Ben de onun gibi elimle işaret ediyorum birazcığı, "Çok azıcık ama, anlaştık mı?"

"Annaştık!"

Fırlayıp giden Ege'yle nihayet tebriklerin asıl sahibi, yengelerin yengesi; beni ikinci kez hala yapan, bana yeniden şarkılar söyleten kadın Serap'a dönüyorum,

"Kız, senin yoluna paspas olalım be! Öl de ölelim, dünyanın en güzel annesi. Çok tebrik ederim!"

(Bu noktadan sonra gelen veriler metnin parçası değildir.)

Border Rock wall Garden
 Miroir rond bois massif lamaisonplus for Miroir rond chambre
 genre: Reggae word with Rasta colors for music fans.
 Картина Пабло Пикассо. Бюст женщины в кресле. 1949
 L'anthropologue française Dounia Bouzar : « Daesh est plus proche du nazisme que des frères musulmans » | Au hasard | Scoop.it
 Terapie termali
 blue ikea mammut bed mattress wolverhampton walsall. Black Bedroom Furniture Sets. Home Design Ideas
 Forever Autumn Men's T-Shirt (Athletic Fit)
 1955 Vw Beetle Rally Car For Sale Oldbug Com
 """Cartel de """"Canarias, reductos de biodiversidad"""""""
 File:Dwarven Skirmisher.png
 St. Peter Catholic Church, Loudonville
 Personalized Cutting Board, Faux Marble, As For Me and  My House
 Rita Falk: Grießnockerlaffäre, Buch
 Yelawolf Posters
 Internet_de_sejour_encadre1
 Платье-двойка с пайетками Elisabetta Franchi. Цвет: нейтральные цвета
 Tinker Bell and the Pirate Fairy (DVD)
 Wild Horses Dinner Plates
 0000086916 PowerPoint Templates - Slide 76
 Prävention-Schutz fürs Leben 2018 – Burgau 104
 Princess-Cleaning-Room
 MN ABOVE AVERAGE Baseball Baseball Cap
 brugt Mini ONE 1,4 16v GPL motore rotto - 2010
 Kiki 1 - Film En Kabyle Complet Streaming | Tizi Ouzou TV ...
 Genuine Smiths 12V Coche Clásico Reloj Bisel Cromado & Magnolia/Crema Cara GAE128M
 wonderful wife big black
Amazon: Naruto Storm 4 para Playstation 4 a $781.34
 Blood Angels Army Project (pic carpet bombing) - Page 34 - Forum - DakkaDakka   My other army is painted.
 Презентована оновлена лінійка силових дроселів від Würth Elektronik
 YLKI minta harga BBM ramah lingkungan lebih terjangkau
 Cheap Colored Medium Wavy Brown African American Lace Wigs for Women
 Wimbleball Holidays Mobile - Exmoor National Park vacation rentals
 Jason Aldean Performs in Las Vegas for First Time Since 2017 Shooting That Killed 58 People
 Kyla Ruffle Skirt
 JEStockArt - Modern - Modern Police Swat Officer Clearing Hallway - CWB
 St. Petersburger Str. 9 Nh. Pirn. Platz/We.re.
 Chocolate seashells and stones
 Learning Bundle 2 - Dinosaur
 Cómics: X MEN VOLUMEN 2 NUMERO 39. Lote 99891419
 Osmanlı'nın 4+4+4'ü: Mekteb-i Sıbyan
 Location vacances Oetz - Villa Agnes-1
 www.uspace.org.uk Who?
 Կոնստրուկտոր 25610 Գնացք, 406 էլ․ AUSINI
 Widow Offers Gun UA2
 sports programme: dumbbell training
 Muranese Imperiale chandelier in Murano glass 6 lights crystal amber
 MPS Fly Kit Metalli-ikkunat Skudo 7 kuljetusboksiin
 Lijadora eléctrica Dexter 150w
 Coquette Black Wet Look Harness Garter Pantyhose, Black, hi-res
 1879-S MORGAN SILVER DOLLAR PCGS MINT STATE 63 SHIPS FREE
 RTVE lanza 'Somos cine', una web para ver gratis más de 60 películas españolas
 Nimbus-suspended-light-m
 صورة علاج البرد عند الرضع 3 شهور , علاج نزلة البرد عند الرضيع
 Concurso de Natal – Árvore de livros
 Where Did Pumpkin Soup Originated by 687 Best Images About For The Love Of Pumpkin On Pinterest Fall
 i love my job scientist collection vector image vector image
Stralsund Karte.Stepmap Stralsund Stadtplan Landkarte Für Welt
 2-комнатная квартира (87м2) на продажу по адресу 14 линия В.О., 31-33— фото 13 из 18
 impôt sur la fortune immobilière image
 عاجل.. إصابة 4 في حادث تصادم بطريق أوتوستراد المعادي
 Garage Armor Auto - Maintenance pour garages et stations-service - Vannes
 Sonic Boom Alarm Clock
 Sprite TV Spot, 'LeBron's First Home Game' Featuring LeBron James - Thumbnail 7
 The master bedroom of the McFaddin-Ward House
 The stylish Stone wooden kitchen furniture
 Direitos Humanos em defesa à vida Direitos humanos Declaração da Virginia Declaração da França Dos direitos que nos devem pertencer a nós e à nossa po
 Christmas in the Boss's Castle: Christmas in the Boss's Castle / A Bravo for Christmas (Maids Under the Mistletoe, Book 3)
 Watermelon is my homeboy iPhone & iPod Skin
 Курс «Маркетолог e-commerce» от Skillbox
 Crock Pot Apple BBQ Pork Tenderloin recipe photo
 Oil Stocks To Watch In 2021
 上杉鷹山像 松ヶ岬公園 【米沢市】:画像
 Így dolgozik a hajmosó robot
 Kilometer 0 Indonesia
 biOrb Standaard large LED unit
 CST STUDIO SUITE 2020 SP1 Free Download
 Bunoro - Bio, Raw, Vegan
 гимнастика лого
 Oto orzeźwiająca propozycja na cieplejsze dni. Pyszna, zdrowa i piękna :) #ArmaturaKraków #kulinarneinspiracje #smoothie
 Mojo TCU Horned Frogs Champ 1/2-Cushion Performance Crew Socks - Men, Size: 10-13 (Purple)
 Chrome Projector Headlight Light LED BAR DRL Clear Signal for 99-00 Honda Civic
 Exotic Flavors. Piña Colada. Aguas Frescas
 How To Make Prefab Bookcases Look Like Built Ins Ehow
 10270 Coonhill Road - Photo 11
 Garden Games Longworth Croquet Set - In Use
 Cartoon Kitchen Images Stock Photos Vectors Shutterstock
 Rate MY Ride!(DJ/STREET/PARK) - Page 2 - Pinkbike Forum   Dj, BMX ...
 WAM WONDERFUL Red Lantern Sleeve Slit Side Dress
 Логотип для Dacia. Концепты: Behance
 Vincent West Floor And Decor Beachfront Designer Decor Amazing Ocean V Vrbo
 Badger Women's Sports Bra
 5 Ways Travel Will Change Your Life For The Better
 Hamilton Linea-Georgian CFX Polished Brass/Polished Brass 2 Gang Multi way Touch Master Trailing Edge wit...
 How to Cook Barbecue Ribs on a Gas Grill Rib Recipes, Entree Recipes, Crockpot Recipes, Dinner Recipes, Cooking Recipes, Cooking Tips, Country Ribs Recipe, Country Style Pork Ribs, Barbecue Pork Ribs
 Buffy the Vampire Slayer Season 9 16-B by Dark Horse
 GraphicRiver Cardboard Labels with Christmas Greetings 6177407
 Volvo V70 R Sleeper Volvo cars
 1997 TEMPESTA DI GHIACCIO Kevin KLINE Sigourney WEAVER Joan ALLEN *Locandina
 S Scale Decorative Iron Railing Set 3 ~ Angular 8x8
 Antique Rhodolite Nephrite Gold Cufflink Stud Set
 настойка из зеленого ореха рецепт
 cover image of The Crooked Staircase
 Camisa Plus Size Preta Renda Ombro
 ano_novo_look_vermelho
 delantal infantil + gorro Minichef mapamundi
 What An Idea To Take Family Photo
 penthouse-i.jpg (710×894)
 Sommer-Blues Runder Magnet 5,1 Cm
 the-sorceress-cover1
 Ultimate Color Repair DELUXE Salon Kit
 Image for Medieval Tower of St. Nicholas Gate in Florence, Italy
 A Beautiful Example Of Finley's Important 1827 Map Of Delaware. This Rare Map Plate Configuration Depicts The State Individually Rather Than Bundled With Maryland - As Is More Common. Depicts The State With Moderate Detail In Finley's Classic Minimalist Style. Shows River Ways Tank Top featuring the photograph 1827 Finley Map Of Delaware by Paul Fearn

Önce hafifçe kıpırdanıyor, utandı bizim gelin, sonra kıkırtıları arasından laf yetiştiriyor bana.

"Deli! İyi ki varsın, senden daha iyi bir hala düşünemiyorum bile."

Emre abim oyuncu bir tavırla giriyor hemen aramıza, "Yavrum, bir karışıklık oldu sanırım. Bu aileden aşık olduğun tek kişi hala benim diye umuyorum."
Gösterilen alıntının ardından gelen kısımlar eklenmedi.